Best For intermediate · 3 min read

Best Llama model for coding

Quick answer
The best Llama model for coding is meta-llama/Llama-3.3-70b due to its superior instruction-following and code generation capabilities. Use it via providers like Groq or Together AI for high-quality coding assistance with the OpenAI-compatible API.

RECOMMENDATION

For coding tasks, use meta-llama/Llama-3.3-70b via Groq or Together AI because it offers the best balance of code understanding, generation quality, and API availability.
Use caseBest choiceWhyRunner-up
Complex code generationmeta-llama/Llama-3.3-70bLargest Llama model with advanced instruction tuning excels at complex coding tasksmeta-llama/Llama-3.1-405b
Faster prototypingmeta-llama/Llama-3.1-405bSmaller size enables faster response with good coding accuracymeta-llama/Llama-3.2
Cost-sensitive coding assistancemeta-llama/Llama-3.2Balanced performance and lower cost for routine coding tasksmeta-llama/Llama-3.1-405b
Local development and experimentationllama3.2 via OllamaRuns locally with zero API cost, good for offline coding testsmeta-llama/Llama-3.1-8B-Instruct via vLLM

Top picks explained

meta-llama/Llama-3.3-70b is the top choice for coding due to its large parameter count and instruction tuning, delivering state-of-the-art code generation and understanding. It is accessible via providers like Groq and Together AI using OpenAI-compatible APIs.

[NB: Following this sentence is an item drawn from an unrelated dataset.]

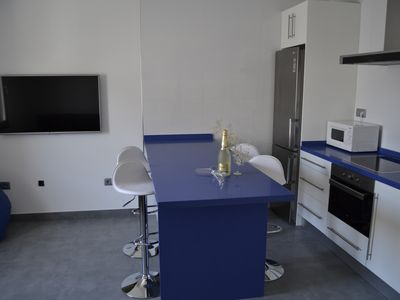 Photo for 1BR Apartment Vacation Rental in Almagro, CM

meta-llama/Llama-3.1-405b offers a good tradeoff between speed and capability for coding tasks that require less latency but still strong code quality.

meta-llama/Llama-3.2 is a balanced option for cost-conscious users needing reliable coding assistance without the overhead of the largest models.

In practice

python
from openai import OpenAI
import os

client = OpenAI(api_key=os.environ["GROQ_API_KEY"], base_url="https://api.groq.com/openai/v1")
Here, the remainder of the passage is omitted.